According to the village committee, grain output increased to 90,000 kilograms in 1979, six times as much as the previous year. The per capita income of Xiaogang climbed from 22 yuan to 400 yuan.

In the next a few years, the remarkable gains in Xiaogang turned this tiny mid-China village into a national model and many other places copied their example in breaking up the communes – the single greatest step toward today's market-oriented economy. From then on, the whole country started out on the road to reform. It began with agriculture, but industry followed.

Today, China's economy is the fourth largest in the world and in 30 years of reform the country's gross domestic product has grown by more than 9 percent a year.

Guan said: "Before, farmers were happy if they had a meal a day. Now they have three – and sometimes a drink too."

Xiaogang was not the only place whose visionary "law-breaking" set the country on the path to economic growth, but it was the most famous. People called it the "Model Village".


Guan spent 80,000 yuan or $17,820 building his new two-floor house in 2008. (China.org.cn / WANG Ke)

Land leasing, small industries and tourism to handle challenges

In historical perspective, the responsibility system not only liberated the productive forces, but also established two basic principles of China's reform program; to rely on the people's own initiative, and to judge the success or failure of a reform by whether it improved living standards.

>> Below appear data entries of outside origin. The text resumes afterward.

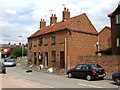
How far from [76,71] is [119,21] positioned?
30.3 ft

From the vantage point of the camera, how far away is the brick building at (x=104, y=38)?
40250 millimetres

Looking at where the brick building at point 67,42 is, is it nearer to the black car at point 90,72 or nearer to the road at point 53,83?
the black car at point 90,72

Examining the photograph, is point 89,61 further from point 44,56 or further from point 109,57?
point 44,56

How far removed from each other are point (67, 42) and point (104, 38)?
10.4 m

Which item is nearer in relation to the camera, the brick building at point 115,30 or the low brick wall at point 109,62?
the low brick wall at point 109,62

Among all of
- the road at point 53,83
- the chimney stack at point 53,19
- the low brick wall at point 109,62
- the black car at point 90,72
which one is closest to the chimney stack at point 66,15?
the chimney stack at point 53,19

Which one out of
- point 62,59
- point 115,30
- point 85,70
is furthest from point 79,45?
point 85,70

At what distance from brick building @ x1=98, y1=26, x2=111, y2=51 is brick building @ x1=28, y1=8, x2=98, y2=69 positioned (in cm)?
218

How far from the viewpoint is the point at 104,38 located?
4169 cm

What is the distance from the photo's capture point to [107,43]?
138ft

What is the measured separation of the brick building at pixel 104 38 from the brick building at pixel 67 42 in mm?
2181

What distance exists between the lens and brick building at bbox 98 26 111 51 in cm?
4025

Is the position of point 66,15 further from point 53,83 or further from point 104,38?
point 53,83

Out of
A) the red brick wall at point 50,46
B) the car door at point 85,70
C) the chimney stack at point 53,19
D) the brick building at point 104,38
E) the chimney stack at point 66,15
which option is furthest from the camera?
the chimney stack at point 53,19
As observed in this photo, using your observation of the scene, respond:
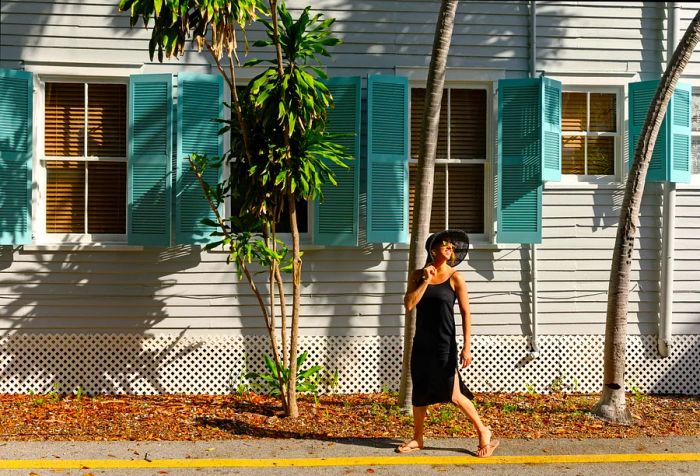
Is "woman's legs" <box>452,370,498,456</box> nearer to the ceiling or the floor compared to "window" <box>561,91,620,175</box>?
nearer to the floor

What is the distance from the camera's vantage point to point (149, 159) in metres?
9.12

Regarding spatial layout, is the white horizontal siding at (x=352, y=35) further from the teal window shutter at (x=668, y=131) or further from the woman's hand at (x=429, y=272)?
the woman's hand at (x=429, y=272)

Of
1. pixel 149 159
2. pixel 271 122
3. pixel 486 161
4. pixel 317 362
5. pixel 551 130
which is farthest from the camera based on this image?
pixel 486 161

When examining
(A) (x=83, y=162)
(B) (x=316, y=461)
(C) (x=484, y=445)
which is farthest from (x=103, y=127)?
(C) (x=484, y=445)

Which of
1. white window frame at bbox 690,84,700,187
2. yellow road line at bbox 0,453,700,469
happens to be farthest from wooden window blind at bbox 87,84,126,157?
white window frame at bbox 690,84,700,187

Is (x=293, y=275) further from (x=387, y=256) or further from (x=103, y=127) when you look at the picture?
(x=103, y=127)

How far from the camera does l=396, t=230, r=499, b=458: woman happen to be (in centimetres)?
659

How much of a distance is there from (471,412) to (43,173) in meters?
5.78

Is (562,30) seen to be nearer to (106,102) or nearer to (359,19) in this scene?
(359,19)

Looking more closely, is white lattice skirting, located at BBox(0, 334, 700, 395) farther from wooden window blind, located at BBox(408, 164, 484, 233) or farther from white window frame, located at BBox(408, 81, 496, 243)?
wooden window blind, located at BBox(408, 164, 484, 233)

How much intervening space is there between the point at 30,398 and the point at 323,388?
331 centimetres

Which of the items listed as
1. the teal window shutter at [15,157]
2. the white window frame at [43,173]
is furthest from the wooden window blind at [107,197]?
the teal window shutter at [15,157]

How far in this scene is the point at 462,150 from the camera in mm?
9750

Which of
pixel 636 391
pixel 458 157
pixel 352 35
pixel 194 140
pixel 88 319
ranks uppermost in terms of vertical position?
pixel 352 35
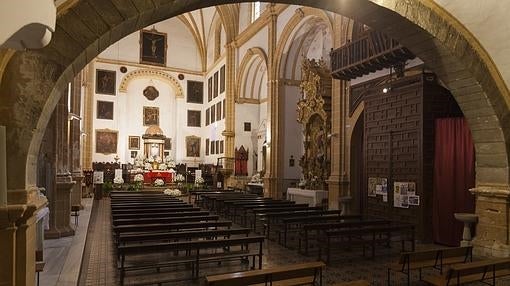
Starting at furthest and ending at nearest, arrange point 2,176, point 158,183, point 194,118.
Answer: point 194,118 < point 158,183 < point 2,176

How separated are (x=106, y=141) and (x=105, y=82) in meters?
3.98

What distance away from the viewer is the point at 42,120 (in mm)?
3436

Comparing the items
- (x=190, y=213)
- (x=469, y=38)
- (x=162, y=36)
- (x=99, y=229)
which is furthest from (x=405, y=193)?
(x=162, y=36)

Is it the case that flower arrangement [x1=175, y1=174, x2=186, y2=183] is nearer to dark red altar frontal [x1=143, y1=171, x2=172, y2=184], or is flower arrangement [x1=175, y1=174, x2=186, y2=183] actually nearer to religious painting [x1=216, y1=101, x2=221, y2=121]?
dark red altar frontal [x1=143, y1=171, x2=172, y2=184]

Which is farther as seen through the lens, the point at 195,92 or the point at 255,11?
the point at 195,92

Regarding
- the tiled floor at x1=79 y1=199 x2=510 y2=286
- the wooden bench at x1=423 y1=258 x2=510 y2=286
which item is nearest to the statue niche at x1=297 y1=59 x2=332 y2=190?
the tiled floor at x1=79 y1=199 x2=510 y2=286

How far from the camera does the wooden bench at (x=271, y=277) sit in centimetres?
358

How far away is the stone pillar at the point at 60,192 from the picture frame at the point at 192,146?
18.8 metres

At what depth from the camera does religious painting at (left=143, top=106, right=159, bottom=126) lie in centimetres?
2658

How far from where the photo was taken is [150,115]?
2673cm

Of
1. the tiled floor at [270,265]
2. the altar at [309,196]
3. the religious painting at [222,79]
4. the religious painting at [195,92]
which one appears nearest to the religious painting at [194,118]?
the religious painting at [195,92]

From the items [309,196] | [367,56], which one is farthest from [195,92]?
[367,56]

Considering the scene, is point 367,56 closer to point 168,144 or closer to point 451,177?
point 451,177

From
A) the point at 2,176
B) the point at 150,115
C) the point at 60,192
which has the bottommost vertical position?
the point at 60,192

Allocating farmland to individual households gave farmers incentives that had been dampened in the planned economy. The 1980s were a golden period of development in China's rural areas, which for once outperformed their urban peers.

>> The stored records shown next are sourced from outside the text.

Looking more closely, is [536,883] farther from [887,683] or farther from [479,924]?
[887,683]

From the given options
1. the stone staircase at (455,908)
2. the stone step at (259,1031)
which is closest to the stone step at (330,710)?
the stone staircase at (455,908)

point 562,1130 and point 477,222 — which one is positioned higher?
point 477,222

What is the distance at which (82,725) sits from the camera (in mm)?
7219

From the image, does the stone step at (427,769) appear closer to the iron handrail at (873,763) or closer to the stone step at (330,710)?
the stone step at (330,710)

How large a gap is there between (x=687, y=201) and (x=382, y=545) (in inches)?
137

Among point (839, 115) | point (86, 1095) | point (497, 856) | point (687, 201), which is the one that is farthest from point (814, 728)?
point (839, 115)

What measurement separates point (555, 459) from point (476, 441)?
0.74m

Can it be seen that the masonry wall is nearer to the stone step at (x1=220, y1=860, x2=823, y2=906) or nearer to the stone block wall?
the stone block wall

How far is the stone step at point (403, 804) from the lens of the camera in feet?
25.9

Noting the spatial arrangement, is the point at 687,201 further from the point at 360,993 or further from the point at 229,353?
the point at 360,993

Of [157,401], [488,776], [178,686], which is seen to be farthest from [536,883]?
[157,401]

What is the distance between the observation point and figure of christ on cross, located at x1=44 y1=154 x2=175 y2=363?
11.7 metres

But since the 1990s, rural areas have been losing their luster, and have lost huge amounts of resources, above all their labor force, to the cities.

Located on the banks of the Huaihe River, which is haunted by frequent floods, Xiaogang village lacks the resources to develop without outside assistance. Even as the pioneer of China's rural reform, it soon ran into difficulties. Dividing the farmland helped the villagers feed themselves but it could not make them rich.

When President Hu Jintao last September put forward a new plan for land reform, in which farmers would be allowed to lease their land for cash, he went to Xiaogang to promote the new policy. Once again, practice preceded theory – Guan had already leased his 0.6 hectares of farmland to a flower planting company from Henan Province for an annual rent of 5,000 yuan ($625).